The algorithmic workflow developed in this study for real dining scenarios consists of several stages: object recognition, object tracking, similarity comparison, semantic segmentation for food component identification, point cloud volume calculation, compression of residual RGB point clouds, and nutritional value estimation. At the beginning of meal monitoring, the coordinates of the plates on the table are used as initial values and entered into the tracking model. Based on these tracking coordinates, the system estimates the nutritional values of food in different containers, as illustrated in Fig. 2.

The algorithm workflow can be broken down into the following steps:

A. Capture RGB & Point Cloud Data:

The RGB-D camera captures images and point cloud information of the dining table for subsequent object recognition and tracking.

B. Object Recognition and Tracking:

The YOLOv5 deep learning model detects plate locations, and the Minimum Output Sum of Squared Error (MOSSE) filter tracks their positions.

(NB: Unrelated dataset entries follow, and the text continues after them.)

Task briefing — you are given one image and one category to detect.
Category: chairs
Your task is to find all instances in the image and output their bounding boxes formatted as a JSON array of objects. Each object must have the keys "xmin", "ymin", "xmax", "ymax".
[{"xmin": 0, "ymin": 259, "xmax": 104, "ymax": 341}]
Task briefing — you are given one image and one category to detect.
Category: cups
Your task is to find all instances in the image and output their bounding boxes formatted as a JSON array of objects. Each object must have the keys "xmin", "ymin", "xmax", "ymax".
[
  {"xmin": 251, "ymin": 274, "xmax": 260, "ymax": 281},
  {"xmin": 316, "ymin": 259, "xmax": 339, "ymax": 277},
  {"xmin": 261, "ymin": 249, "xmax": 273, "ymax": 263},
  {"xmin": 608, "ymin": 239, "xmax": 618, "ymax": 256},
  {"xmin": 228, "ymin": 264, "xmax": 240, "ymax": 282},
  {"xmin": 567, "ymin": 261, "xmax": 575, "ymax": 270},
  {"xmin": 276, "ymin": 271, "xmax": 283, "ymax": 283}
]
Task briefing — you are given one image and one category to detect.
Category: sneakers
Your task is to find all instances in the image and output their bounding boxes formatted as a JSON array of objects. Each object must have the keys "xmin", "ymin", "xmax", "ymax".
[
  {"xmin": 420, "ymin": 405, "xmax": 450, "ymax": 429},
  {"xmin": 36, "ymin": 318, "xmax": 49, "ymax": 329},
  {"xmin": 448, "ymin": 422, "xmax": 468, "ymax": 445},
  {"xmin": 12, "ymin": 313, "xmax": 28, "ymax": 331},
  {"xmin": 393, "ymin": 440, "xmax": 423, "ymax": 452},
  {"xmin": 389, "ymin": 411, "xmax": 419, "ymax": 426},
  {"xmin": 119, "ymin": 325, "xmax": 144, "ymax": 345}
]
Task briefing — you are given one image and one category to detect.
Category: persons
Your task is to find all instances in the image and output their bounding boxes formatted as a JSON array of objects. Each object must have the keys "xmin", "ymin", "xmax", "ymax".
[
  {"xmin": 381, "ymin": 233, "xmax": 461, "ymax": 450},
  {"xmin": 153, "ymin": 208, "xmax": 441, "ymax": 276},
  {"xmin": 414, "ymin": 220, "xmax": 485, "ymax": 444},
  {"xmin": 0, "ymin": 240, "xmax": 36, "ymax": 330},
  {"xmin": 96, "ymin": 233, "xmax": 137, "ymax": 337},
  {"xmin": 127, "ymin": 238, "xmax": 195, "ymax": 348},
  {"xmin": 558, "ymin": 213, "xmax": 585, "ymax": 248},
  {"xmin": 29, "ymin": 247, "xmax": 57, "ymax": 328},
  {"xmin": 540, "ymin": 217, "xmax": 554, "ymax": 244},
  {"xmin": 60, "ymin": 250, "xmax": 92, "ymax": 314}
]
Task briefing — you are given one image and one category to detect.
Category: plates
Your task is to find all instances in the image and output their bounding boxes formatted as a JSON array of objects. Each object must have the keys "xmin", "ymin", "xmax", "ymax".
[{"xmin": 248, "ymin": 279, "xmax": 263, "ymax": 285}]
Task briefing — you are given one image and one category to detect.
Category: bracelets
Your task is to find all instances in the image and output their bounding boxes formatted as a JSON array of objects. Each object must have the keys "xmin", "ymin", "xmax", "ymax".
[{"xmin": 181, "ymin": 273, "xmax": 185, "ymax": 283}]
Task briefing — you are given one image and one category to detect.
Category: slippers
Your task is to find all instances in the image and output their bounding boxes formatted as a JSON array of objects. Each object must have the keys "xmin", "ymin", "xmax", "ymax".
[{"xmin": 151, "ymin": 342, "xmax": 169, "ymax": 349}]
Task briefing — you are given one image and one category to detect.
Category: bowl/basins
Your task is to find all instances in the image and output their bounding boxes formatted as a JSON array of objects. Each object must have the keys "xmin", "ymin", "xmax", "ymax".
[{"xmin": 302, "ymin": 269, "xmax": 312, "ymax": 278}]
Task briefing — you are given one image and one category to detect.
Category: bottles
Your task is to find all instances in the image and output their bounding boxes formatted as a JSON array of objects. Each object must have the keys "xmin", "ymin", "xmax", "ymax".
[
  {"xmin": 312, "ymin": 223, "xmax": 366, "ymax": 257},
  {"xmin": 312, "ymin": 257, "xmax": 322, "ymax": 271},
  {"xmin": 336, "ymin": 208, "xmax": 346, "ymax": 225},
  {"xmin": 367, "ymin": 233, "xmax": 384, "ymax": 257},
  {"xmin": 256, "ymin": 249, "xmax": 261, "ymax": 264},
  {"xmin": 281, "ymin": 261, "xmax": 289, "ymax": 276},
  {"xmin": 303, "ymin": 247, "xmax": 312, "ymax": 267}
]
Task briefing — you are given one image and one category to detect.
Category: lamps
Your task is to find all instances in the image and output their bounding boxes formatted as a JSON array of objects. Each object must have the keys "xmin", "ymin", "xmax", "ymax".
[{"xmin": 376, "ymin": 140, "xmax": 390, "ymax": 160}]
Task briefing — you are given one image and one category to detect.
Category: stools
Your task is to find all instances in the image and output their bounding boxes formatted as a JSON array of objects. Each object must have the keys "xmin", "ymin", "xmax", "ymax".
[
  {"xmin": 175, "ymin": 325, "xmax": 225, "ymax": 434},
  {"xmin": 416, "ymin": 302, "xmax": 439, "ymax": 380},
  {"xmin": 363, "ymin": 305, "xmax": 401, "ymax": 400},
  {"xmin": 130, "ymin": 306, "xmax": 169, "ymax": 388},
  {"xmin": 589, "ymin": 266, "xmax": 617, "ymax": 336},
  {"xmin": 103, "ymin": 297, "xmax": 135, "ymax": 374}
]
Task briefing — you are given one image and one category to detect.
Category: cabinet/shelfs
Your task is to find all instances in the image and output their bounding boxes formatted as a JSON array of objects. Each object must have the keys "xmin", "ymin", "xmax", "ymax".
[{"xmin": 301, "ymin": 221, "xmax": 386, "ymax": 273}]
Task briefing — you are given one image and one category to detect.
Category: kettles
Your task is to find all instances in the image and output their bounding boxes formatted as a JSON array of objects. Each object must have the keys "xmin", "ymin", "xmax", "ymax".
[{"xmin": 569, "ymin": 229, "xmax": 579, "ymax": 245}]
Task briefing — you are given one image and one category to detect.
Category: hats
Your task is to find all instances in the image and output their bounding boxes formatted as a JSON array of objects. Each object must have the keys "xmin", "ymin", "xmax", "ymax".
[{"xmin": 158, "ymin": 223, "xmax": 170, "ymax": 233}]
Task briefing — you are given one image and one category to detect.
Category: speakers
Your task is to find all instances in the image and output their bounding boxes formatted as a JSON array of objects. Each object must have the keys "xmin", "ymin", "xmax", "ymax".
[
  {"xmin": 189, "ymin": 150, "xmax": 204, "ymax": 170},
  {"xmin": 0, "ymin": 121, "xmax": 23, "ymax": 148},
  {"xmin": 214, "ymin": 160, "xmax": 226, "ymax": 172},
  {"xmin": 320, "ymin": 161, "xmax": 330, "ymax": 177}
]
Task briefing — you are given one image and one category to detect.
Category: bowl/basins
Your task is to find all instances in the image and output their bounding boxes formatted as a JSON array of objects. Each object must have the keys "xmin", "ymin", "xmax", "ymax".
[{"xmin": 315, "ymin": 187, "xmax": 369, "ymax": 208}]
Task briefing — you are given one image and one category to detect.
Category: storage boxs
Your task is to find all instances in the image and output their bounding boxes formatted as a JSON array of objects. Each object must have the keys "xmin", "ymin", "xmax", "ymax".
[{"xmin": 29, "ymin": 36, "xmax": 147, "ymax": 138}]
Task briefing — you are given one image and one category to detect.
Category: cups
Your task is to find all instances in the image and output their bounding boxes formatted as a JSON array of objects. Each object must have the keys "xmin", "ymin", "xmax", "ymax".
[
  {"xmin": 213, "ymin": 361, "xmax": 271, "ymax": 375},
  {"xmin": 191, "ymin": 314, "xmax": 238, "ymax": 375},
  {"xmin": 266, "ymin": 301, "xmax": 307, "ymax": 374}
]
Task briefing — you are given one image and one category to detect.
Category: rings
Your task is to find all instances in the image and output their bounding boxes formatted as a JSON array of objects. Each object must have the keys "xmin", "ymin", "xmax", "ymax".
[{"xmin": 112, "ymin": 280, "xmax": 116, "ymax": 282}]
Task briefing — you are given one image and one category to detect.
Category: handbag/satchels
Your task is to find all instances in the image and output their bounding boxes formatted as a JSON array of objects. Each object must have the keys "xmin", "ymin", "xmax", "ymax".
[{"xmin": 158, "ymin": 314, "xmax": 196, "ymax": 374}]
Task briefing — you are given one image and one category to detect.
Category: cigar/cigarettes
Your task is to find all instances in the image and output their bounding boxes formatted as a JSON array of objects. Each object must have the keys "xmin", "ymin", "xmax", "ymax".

C. Similarity Comparison and Target Association Matching:

Image matching is performed using Transformer feature cosine similarity, plate diameter similarity, and RGB channel similarity to compare the current image with a reference. The Hungarian algorithm then associates historical object locations with current detection results.

D. Point Cloud Volume Calculation and Residual RGB Point Cloud Compression:

Point cloud data are used to calculate food and plate volumes. Segmentation algorithms isolate food-related point clouds, and residual RGB point clouds are compressed into a 2D plane to generate images free from background noise for semantic segmentation.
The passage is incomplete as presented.